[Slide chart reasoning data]
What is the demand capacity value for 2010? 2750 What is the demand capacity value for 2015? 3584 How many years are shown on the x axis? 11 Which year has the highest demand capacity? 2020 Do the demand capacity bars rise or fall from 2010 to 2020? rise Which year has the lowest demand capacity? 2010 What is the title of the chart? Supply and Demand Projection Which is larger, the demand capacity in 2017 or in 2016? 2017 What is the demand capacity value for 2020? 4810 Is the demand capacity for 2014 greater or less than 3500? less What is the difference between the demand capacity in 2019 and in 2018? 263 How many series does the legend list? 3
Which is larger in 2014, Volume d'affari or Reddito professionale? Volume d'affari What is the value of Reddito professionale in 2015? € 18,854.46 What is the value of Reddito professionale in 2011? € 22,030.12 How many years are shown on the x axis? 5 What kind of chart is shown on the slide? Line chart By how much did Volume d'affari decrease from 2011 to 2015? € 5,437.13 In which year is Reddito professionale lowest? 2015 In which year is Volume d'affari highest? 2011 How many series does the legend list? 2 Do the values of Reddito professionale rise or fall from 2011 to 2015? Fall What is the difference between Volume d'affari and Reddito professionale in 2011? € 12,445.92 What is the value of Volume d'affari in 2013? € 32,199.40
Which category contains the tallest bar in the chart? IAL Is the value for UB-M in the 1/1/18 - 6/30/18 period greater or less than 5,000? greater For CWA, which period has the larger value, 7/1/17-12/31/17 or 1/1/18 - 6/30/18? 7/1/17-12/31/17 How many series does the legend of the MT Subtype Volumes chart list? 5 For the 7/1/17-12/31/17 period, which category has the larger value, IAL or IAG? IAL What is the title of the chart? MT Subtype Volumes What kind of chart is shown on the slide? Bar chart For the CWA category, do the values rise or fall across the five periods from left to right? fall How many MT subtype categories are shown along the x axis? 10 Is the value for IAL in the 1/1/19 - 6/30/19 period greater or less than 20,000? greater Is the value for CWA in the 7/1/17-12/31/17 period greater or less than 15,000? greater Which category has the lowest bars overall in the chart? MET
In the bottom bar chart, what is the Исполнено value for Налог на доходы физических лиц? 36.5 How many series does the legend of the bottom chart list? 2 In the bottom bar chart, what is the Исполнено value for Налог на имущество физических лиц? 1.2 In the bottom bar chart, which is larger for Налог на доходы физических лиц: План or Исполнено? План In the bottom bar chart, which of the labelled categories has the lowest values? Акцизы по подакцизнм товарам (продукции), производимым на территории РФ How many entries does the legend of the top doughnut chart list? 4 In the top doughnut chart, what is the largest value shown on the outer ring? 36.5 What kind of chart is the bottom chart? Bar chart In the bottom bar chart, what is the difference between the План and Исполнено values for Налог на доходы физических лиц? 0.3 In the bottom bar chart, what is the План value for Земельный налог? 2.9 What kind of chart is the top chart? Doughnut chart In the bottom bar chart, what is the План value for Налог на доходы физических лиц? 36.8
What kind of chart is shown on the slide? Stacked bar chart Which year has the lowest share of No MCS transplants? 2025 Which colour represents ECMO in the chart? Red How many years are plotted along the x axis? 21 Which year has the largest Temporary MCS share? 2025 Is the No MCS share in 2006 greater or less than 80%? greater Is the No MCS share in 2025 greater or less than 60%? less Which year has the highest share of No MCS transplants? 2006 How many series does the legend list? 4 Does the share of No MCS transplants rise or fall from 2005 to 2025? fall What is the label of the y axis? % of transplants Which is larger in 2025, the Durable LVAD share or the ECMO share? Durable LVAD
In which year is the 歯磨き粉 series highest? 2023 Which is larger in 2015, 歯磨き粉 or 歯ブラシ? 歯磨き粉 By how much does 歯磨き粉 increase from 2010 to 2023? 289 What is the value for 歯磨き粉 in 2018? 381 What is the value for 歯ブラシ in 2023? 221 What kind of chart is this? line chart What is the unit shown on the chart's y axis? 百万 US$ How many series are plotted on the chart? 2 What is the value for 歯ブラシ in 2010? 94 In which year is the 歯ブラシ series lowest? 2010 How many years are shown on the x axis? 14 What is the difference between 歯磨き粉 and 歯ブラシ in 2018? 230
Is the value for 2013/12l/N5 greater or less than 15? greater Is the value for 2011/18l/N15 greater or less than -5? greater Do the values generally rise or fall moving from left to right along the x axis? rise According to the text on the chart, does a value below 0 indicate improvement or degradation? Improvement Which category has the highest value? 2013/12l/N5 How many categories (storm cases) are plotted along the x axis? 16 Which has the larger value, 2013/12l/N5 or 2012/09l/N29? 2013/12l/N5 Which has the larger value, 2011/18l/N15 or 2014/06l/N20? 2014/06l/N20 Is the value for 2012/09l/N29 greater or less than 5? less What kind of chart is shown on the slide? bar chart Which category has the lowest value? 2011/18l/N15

What to produce
Count the lines of the entries above that contain the string "Земельный", treating uppercase and lowercase as different. Reply with the number alone.

Response box
1